A PARANOIC’S GUIDE TO THE GALAXY

There are more things in heaven and earth, Horatio, than are dreamt of in your philosophy. – William Shakespeare, Hamlet.    

In Oxford University, there was a wall that permitted graffiti.

 “Panic Calmly” was one. But the standout was this question: “Is there intelligent life on earth?” Below,  someone had scribbled: “Yes, but I’m only visiting.”

For decades, man has wondered if we’re alone in space. To that effect, we’ve sent out prayers, hints, signals, probes, even rocket-ships to find out if there’s anyone else out there.

Our eureka moment finally arrived Monday last. A Cambridge team studying the atmosphere of a planet called K2-18b detected signs of molecules that, on Earth, are only produced by living organisms.

It’s the second time chemicals associated with life were detected in the planet’s atmosphere by Nasa’s James Webb Space Telescope. 

Being a nit-picking breed, however, the scientists stressed that

more data was needed for an outright Yahoo.

According to its lead researcher, Prof Nikku Madhusudhan,

“This is the strongest evidence yet that there’s possibly life out there.” 

K2-18b is over twice the size of Earth and is 700 trillion miles, or 124 light years, away. It’s a distance far beyond what any human can travel in a lifetime – barring, of course, new discoveries like “warp-speed” of Star Trek fame.  

You’d need something like that to explore the Milky Way, let alone the universe. 

K2-18b is in the Milky Way galaxy which is our home as well. English astrophysicist Brian Cox, however, believes Earth has the only  “civilisation” in the neighbourhood, the one “island of meaning” in the galaxy.

But it’s a meaning according to us, man.  Couldn’t there be some other meaning, a “universal” one if you like? That would be bringing in God, which, apparently,  clouds everything. 

“We operate as if we are it and there‘s nothing else,” asserts the God-denying Mr Cox cheerfully. No lightning bolt has struck him yet. Who’s to say he’s wrong?

Who’s to say he’s right either?

Who the hell knows

Scientists like Cox think we’re alone in our galaxy because of the so-called Fermi Paradox – an advanced civilisation would have surely written their presence across the skies for the “idiots”(us) to recognise by now. 

It’s a debatable point.

There are human tribes in North Sentinel Island off India, for example, who are so cut off from modern civilisation that we let them be. Similarly, there could be advanced ETs out there who are so appalled by our behaviour – wars, pollution, crime, stupidity, Trump, etc – that they give us a wide berth but watch us anyway to protect us from ourselves. 

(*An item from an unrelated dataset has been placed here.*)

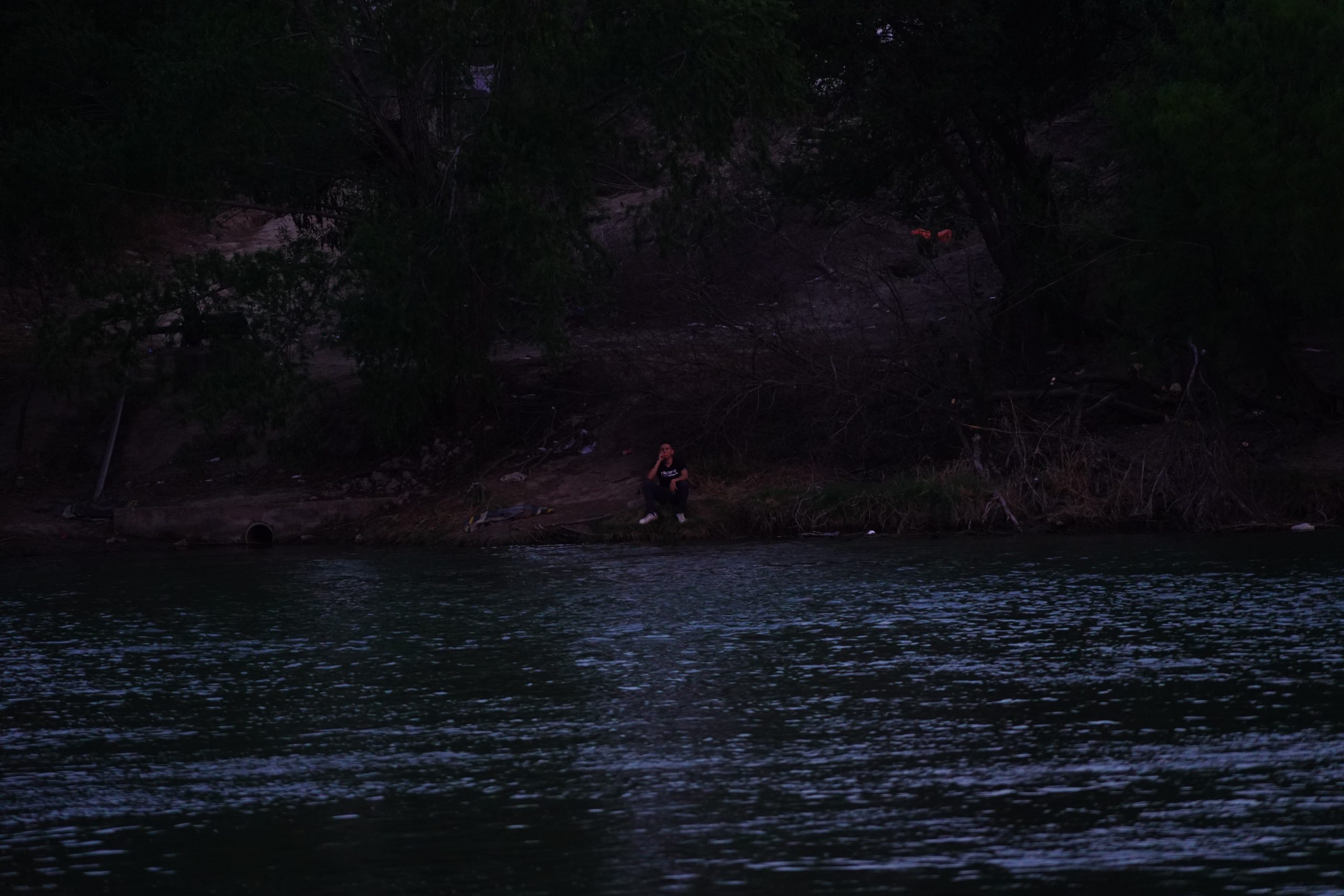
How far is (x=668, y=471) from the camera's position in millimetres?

The sheer numbers in the heavens make ETs statistically plausible. There are an estimated 100 billion stars in the Milky Way alone. So, assuming each star has at least one “Earth” in its orbit, there could be at least a billion Earths out there. 

Given those numbers, the thought that we’re the only smarties in the galaxy seems strange. 

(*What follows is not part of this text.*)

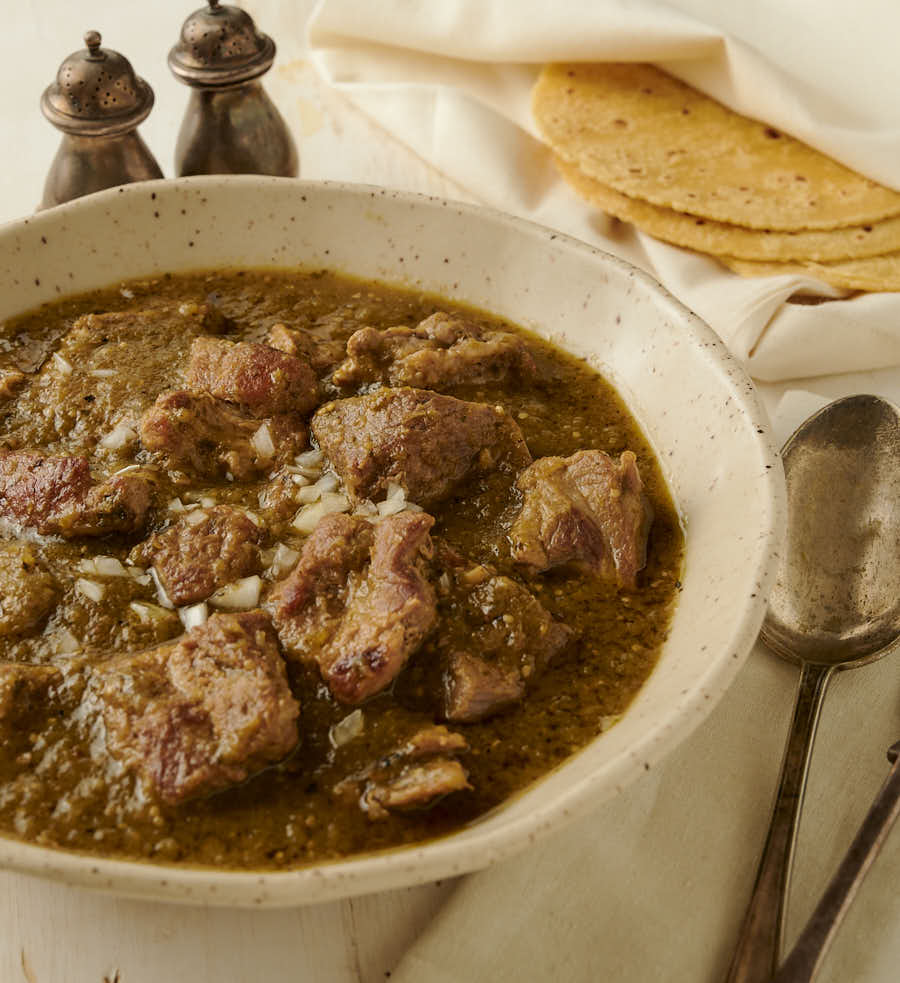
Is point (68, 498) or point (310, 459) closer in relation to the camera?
point (68, 498)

And the Milky Way is only one galaxy. Even Cox concedes that   civilisations are likely to exist in other galaxies. 

How many galaxies there are in the universe is unknown but US astrophysicist Michio Kaku estimates there could be at least 100 billion.

And those estimates are courtesy of the James Webb telescope. Which means it’s an underestimate because the instrument reaches only so far. 

The math, the statistics almost surely suggest one thing.

They are out there, they are watching us, and ET’s phoned home many times.